Stored data entries:
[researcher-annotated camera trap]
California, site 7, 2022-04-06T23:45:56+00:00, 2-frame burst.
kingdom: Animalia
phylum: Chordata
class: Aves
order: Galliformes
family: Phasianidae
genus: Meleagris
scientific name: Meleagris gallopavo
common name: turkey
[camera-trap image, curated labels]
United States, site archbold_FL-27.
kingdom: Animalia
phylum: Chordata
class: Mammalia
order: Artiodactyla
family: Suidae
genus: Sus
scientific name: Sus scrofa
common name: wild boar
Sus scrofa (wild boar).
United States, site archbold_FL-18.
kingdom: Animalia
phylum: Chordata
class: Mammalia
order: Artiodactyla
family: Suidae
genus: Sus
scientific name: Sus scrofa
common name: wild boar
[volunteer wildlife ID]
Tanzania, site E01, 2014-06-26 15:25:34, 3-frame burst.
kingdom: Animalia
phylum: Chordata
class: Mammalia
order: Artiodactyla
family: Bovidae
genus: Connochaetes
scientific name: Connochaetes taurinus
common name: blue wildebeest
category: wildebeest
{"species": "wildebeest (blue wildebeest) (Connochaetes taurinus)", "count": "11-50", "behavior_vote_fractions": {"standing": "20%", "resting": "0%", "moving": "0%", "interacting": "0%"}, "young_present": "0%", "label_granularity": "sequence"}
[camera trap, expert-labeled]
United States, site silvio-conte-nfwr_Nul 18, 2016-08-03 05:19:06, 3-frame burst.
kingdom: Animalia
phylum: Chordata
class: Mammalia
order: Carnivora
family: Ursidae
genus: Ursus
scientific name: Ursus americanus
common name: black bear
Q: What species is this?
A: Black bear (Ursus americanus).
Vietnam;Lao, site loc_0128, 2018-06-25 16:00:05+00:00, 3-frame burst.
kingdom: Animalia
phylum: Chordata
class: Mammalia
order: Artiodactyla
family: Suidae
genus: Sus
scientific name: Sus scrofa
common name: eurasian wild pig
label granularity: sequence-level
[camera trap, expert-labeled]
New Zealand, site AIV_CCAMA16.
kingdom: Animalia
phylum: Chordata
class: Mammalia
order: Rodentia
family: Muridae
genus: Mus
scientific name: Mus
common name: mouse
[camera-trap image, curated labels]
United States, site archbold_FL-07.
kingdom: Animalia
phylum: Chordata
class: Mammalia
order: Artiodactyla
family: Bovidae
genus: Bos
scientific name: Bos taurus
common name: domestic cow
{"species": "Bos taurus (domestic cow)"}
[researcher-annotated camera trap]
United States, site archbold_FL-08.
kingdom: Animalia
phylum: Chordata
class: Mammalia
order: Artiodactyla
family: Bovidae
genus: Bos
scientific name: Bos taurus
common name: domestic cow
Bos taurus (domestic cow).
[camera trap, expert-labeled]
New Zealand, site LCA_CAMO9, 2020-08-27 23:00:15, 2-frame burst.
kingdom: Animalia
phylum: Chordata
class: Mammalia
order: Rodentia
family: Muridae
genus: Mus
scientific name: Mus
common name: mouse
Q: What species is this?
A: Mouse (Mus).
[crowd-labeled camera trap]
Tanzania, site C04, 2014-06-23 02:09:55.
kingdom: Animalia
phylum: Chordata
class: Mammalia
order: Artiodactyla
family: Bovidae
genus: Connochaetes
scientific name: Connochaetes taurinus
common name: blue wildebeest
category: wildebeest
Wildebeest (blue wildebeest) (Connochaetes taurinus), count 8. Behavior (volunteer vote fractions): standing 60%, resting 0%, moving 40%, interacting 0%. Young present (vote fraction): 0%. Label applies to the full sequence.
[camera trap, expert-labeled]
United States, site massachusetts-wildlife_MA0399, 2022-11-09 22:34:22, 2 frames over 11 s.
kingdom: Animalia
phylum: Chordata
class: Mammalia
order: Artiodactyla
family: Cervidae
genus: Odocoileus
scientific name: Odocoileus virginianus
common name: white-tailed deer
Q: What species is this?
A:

• What the task asks: All of the lines above must be returned exactly.

• Solution to the exercise:
[researcher-annotated camera trap]
California, site 7, 2022-04-06T23:45:56+00:00, 2-frame burst.
kingdom: Animalia
phylum: Chordata
class: Aves
order: Galliformes
family: Phasianidae
genus: Meleagris
scientific name: Meleagris gallopavo
common name: turkey
[camera-trap image, curated labels]
United States, site archbold_FL-27.
kingdom: Animalia
phylum: Chordata
class: Mammalia
order: Artiodactyla
family: Suidae
genus: Sus
scientific name: Sus scrofa
common name: wild boar
Sus scrofa (wild boar).
United States, site archbold_FL-18.
kingdom: Animalia
phylum: Chordata
class: Mammalia
order: Artiodactyla
family: Suidae
genus: Sus
scientific name: Sus scrofa
common name: wild boar
[volunteer wildlife ID]
Tanzania, site E01, 2014-06-26 15:25:34, 3-frame burst.
kingdom: Animalia
phylum: Chordata
class: Mammalia
order: Artiodactyla
family: Bovidae
genus: Connochaetes
scientific name: Connochaetes taurinus
common name: blue wildebeest
category: wildebeest
{"species": "wildebeest (blue wildebeest) (Connochaetes taurinus)", "count": "11-50", "behavior_vote_fractions": {"standing": "20%", "resting": "0%", "moving": "0%", "interacting": "0%"}, "young_present": "0%", "label_granularity": "sequence"}
[camera trap, expert-labeled]
United States, site silvio-conte-nfwr_Nul 18, 2016-08-03 05:19:06, 3-frame burst.
kingdom: Animalia
phylum: Chordata
class: Mammalia
order: Carnivora
family: Ursidae
genus: Ursus
scientific name: Ursus americanus
common name: black bear
Q: What species is this?
A: Black bear (Ursus americanus).
Vietnam;Lao, site loc_0128, 2018-06-25 16:00:05+00:00, 3-frame burst.
kingdom: Animalia
phylum: Chordata
class: Mammalia
order: Artiodactyla
family: Suidae
genus: Sus
scientific name: Sus scrofa
common name: eurasian wild pig
label granularity: sequence-level
[camera trap, expert-labeled]
New Zealand, site AIV_CCAMA16.
kingdom: Animalia
phylum: Chordata
class: Mammalia
order: Rodentia
family: Muridae
genus: Mus
scientific name: Mus
common name: mouse
[camera-trap image, curated labels]
United States, site archbold_FL-07.
kingdom: Animalia
phylum: Chordata
class: Mammalia
order: Artiodactyla
family: Bovidae
genus: Bos
scientific name: Bos taurus
common name: domestic cow
{"species": "Bos taurus (domestic cow)"}
[researcher-annotated camera trap]
United States, site archbold_FL-08.
kingdom: Animalia
phylum: Chordata
class: Mammalia
order: Artiodactyla
family: Bovidae
genus: Bos
scientific name: Bos taurus
common name: domestic cow
Bos taurus (domestic cow).
[camera trap, expert-labeled]
New Zealand, site LCA_CAMO9, 2020-08-27 23:00:15, 2-frame burst.
kingdom: Animalia
phylum: Chordata
class: Mammalia
order: Rodentia
family: Muridae
genus: Mus
scientific name: Mus
common name: mouse
Q: What species is this?
A: Mouse (Mus).
[crowd-labeled camera trap]
Tanzania, site C04, 2014-06-23 02:09:55.
kingdom: Animalia
phylum: Chordata
class: Mammalia
order: Artiodactyla
family: Bovidae
genus: Connochaetes
scientific name: Connochaetes taurinus
common name: blue wildebeest
category: wildebeest
Wildebeest (blue wildebeest) (Connochaetes taurinus), count 8. Behavior (volunteer vote fractions): standing 60%, resting 0%, moving 40%, interacting 0%. Young present (vote fraction): 0%. Label applies to the full sequence.
[camera trap, expert-labeled]
United States, site massachusetts-wildlife_MA0399, 2022-11-09 22:34:22, 2 frames over 11 s.
kingdom: Animalia
phylum: Chordata
class: Mammalia
order: Artiodactyla
family: Cervidae
genus: Odocoileus
scientific name: Odocoileus virginianus
common name: white-tailed deer
Q: What species is this?
A:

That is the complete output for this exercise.